The issue is not whether a theory is right or wrong. The issue is whether it remains in conversation with experience.
There is another aspect of this that I find increasingly important. C. S. Lewis once observed that we discover the strength of a force not by yielding to it but by resisting it. We learn the force of a wind by trying to walk against it. We discover the power of temptation by attempting not to give in. The same may be true of psychological and social realities. We often do not recognise the strength of an attachment, an assumption, an ideology, or an institutional norm while moving comfortably within it. Their force becomes visible when someone hesitates, questions, dissents, or attempts to think differently. It is often only at the point of resistance that we discover what has been organising us. The resulting discomfort can be revealing. What appears at first to be conflict, disloyalty, or disruption may sometimes be evidence that a previously invisible reality has begun to emerge into awareness.

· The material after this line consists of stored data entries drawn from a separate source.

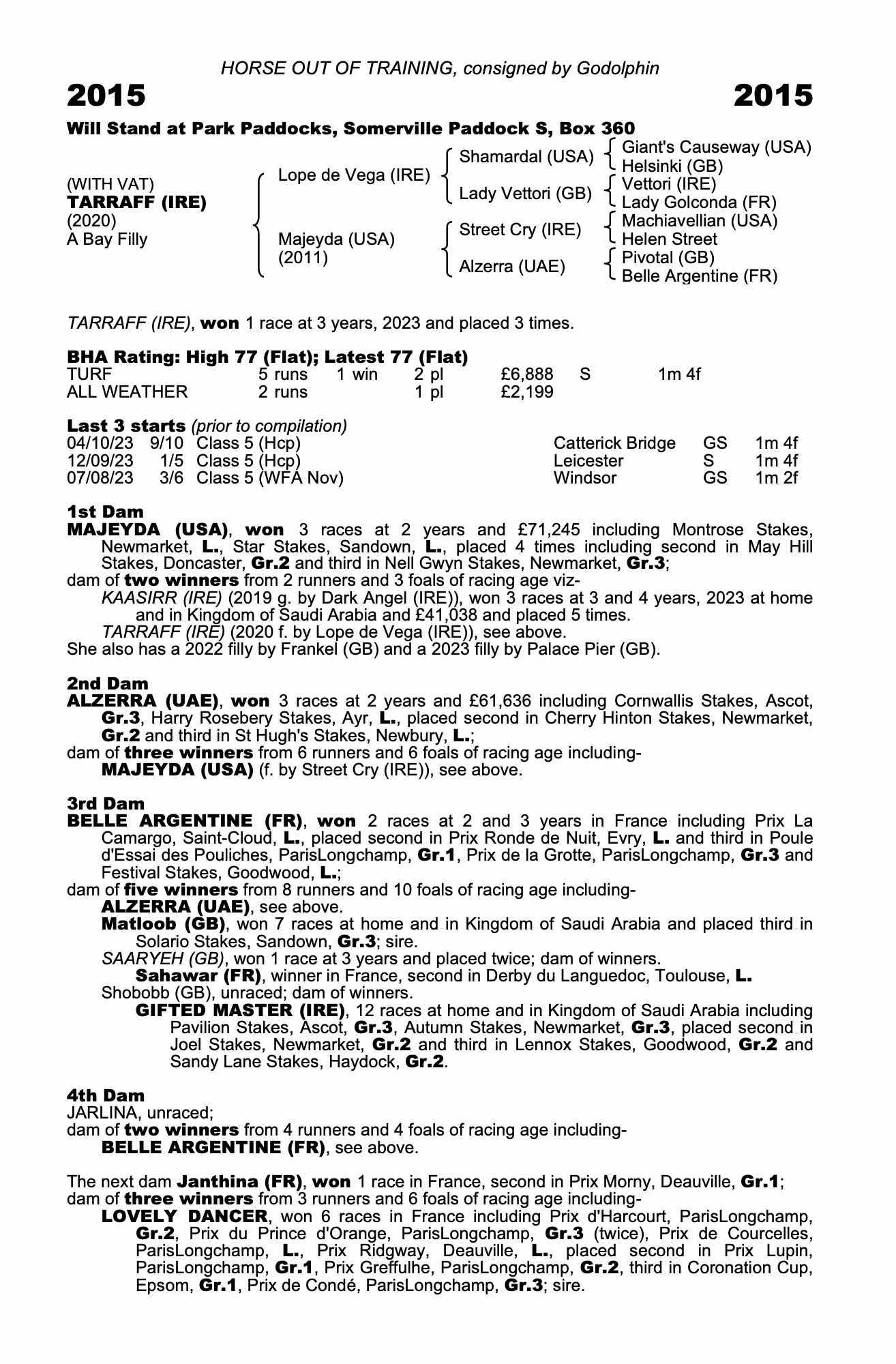 HORSE OUT OF TRAINING, consigned by Godolphin

2015 2015

Will Stand at Park Paddocks, Somerville Paddock S, Box 360

(WITH VAT)
TARRAFF (IRE)
(2020)
A Bay Filly

Lope de Vega (IRE)
Majeyda (USA)
(2011)

Shamardal (USA)
Lady Vettori (GB)
Street Cry (IRE)
Alzerra (UAE)

Giant's Causeway (USA)
Helsinki (GB)
Vettori (IRE)
Lady Golconda (FR)
Machiavellian (USA)
Helen Street
Pivotal (GB)
Belle Argentine (FR)

TARRAFF (IRE), won 1 race at 3 years, 2023 and placed 3 times.

BHA Rating: High 77 (Flat); Latest 77 (Flat)

| TURF | 5 runs | 1 win | 2 pl | £6,888 | S | 1m 4f |
|---|---|---|---|---|---|---|
| ALL WEATHER | 2 runs | | 1 pl | £2,199 | | |

Last 3 starts (prior to compilation)

| 04/10/23 | 9/10 | Class 5 (Hcp) | Catterick Bridge | GS | 1m 4f |
|---|---|---|---|---|---|
| 12/09/23 | 1/5 | Class 5 (Hcp) | Leicester | S | 1m 4f |
| 07/08/23 | 3/6 | Class 5 (WFA Nov) | Windsor | GS | 1m 2f |

1st Dam
MAJEYDA (USA), won 3 races at 2 years and £71,245 including Montrose Stakes, Newmarket, L., Star Stakes, Sandown, L., placed 4 times including second in May Hill Stakes, Doncaster, Gr.2 and third in Nell Gwyn Stakes, Newmarket, Gr.3;
dam of two winners from 2 runners and 3 foals of racing age viz-
KAASIRR (IRE) (2019 g. by Dark Angel (IRE)), won 3 races at 3 and 4 years, 2023 at home and in Kingdom of Saudi Arabia and £41,038 and placed 5 times.
TARRAFF (IRE) (2020 f. by Lope de Vega (IRE)), see above.
She also has a 2022 filly by Frankel (GB) and a 2023 filly by Palace Pier (GB).

2nd Dam
ALZERRA (UAE), won 3 races at 2 years and £61,636 including Cornwallis Stakes, Ascot, Gr.3, Harry Rosebery Stakes, Ayr, L., placed second in Cherry Hinton Stakes, Newmarket, Gr.2 and third in St Hugh's Stakes, Newbury, L.;
dam of three winners from 6 runners and 6 foals of racing age including-
MAJEYDA (USA) (f. by Street Cry (IRE)), see above.

3rd Dam
BELLE ARGENTINE (FR), won 2 races at 2 and 3 years in France including Prix La Camargo, Saint-Cloud, L., placed second in Prix Ronde de Nuit, Evry, L. and third in Poule d'Essai des Pouliches, ParisLongchamp, Gr.1, Prix de la Grotte, ParisLongchamp, Gr.3 and Festival Stakes, Goodwood, L.;
dam of five winners from 8 runners and 10 foals of racing age including-
ALZERRA (UAE), see above.
Matloob (GB), won 7 races at home and in Kingdom of Saudi Arabia and placed third in Solario Stakes, Sandown, Gr.3; sire.
SAARYEH (GB), won 1 race at 3 years and placed twice; dam of winners.
Sahawar (FR), winner in France, second in Derby du Languedoc, Toulouse, L.
Shobobb (GB), unraced; dam of winners.
GIFTED MASTER (IRE), 12 races at home and in Kingdom of Saudi Arabia including Pavilion Stakes, Ascot, Gr.3, Autumn Stakes, Newmarket, Gr.3, placed second in Joel Stakes, Newmarket, Gr.2 and third in Lennox Stakes, Goodwood, Gr.2 and Sandy Lane Stakes, Haydock, Gr.2.

4th Dam
JARLINA, unraced;
dam of two winners from 4 runners and 4 foals of racing age including-
BELLE ARGENTINE (FR), see above.

The next dam Janthina (FR), won 1 race in France, second in Prix Morny, Deauville, Gr.1;
dam of three winners from 3 runners and 6 foals of racing age including-
LOVELY DANCER, won 6 races in France including Prix d'Harcourt, ParisLongchamp, Gr.2, Prix du Prince d'Orange, ParisLongchamp, Gr.3 (twice), Prix de Courcelles, ParisLongchamp, L., Prix Ridgway, Deauville, L., placed second in Prix Lupin, ParisLongchamp, Gr.1, Prix Greffulhe, ParisLongchamp, Gr.2, third in Coronation Cup, Epsom, Gr.1, Prix de Condé, ParisLongchamp, Gr.3; sire.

This brings me to the work of the French psychoanalyst and group analyst René Kaës. Kaës was interested in how groups manage realities that are difficult to bear. He proposed that groups develop unconscious alliances: shared arrangements that help maintain cohesion and stability. Many of these are healthy and necessary. Yet he also described what he called negative pacts, collective agreements organised around not knowing. Not deliberate lies. Not censorship. Something more ordinary and perhaps more unsettling: a gradual narrowing of what can be thought about, a shrinking of curiosity, a tendency for certain questions to lose their place in the conversation.
Reading Kaës, I found myself thinking again about the child trying to remain close to the abuser. Not because the child is irrational or weak, but because human beings sometimes become organised around preserving relationships that feel necessary. Reality does not disappear. The question becomes how much of it can be acknowledged.
Perhaps every family encounters this challenge. Perhaps every organisation does too. Perhaps every profession. Perhaps every culture. The issue may not be whether blind spots exist, they almost certainly do. The issue may be whether there is enough space left to notice them.
This leads me to another question: does a relationship help us think with our experience, or does it increasingly think for us. The distinction feels important. A thoughtful parent does not tell a child what reality is; they help the child explore it. A good therapist does not replace a person’s thinking; they help restore it. A healthy group does not eliminate uncertainty; it creates conditions in which uncertainty can be tolerated. The aim is not agreement. The aim is greater contact with reality.
Perhaps this is why curiosity matters so much. Curiosity keeps the conversation between experience and meaning alive. Without it, stories can harden. Questions can become answers. Language can begin serving belonging more than understanding. The LUUUTT model reminds us that there are always stories that remain untold, unheard, or unknown. The challenge is not to eliminate these gaps, that is impossible. The challenge is to remain curious about what they contain.
What have we stopped noticing. What have we stopped asking. And what realities might become available again if we found a way to think about them together.